Исходный текст:
........
Однако стихов Леонид пишет все больше: 1918 год в этом смысле наиболее «поэтический» в жизни Леонова. Тому благоприятствует и сама атмосфера вокруг, и возраст. Восемнадцатилетний юноша, переехавший из Москвы в сумрачный, снежный город, видит повсюду хаос и предчувствует новые беды… И вместе с тем в текстах его появляются любовные мотивы: в течение весны восемнадцатого года публикуются как минимум два лирических стихотворения Леонова с посвящениями: А. И. Кульчицкой (опять в северянинском духе: «…Прикатил с виолончелью на фиалковой коляске/ В городскую суматоху златосотканный Апрель…») и некоей Лидии В-ой (романсовое, о том, что «…твоя душа опять сливается с моей/ Как пламя и хрусталь, как яд и дно бокала»).

Помимо посвящений были и такие, в духе Блока, зарисовки: «В переулках, тоскою окрашенных,/ Лишь заснет утомленная гладь,/ Превращалась из белых монашенок/ В полупьяных кокоток опять./ Уж не ты ли бродила бульварами,/ Промокавшими в визге дождя,/ С молодыми, безусыми, старыми/ Бесшабашную жизнь проводя».
........
Собранный материал:
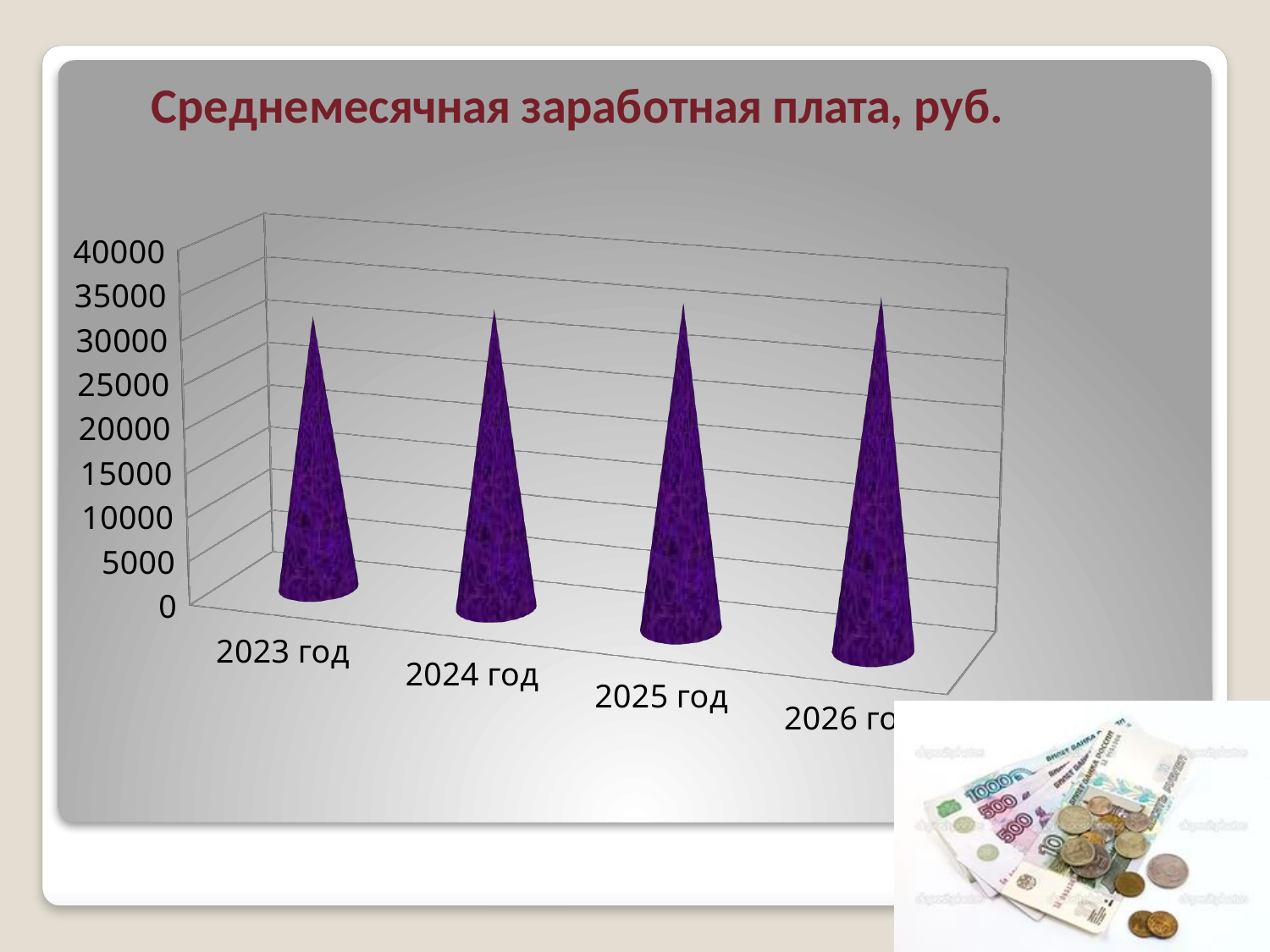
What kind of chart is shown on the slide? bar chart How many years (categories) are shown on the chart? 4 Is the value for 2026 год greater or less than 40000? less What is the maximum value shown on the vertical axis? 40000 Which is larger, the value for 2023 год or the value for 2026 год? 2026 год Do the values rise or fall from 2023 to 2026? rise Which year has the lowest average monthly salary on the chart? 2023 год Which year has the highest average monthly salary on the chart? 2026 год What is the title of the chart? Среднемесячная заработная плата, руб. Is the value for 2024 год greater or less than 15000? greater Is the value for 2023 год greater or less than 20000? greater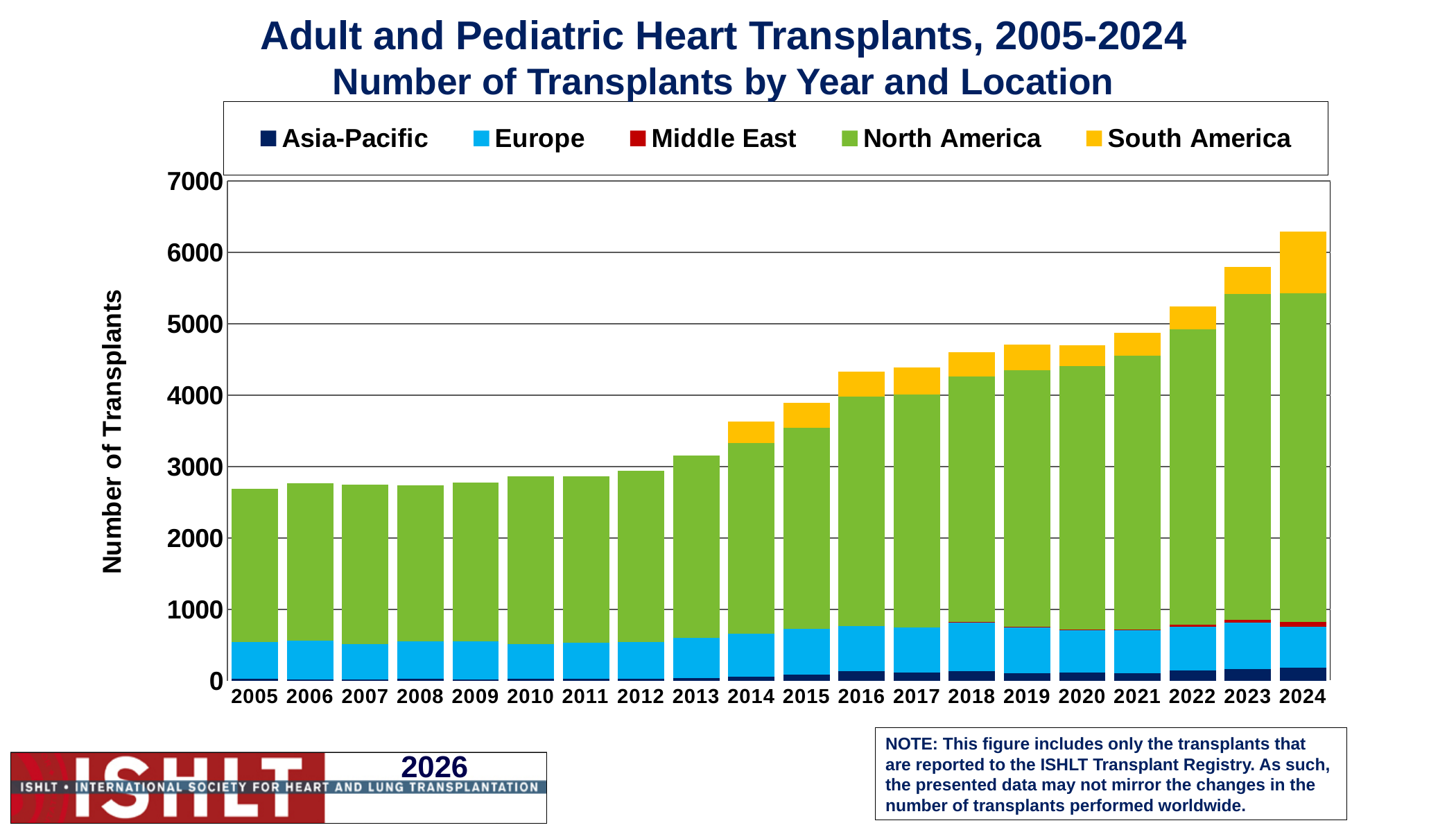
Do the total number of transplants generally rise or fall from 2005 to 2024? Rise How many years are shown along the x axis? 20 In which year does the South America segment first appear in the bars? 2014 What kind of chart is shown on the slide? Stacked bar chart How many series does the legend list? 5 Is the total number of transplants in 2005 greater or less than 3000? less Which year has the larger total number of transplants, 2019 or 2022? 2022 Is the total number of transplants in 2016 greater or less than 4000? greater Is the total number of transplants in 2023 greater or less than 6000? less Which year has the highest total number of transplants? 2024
........
Что сделать 1:
Какой год текст о стихах Леонова называет наиболее «поэтическим» в его жизни?
Что сделать 2:
Продолжите текст о стихах Леонова 1918 года, начав сразу после его последнего предложения.
Собранный материал здесь не понадобится.

Ответ 1:
1918 год.

Ответ 2:
Бурные времена способствуют размышлениям на подобные темы. В одном из апрельских номеров «Северного дня» передовица называется «Безумное оскорбление женщины!». Речь идет о том, что «саратовскими анархистами издан декрет об отмене права частного владения женщинами», – проще говоря, законодательно утверждена общая принадлежность слабого пола. «Проповедь поголовного разврата», – так характеризуют в газете происходящее.

В том же апреле в Архангельск приезжает с гастролями актриса Е. Т. Жигарева. Леонов посещает несколько спектаклей с ее участием и в одной из рецензий, опубликованных в «Северном дне», пишет о постановке: «“Магда” не отличается особенной глубиной мысли, но вследствие массы эффектных сцен и обилия затронутых в пьесе животрепещущих вопросов распада семьи до сих пор не сходит со сцены».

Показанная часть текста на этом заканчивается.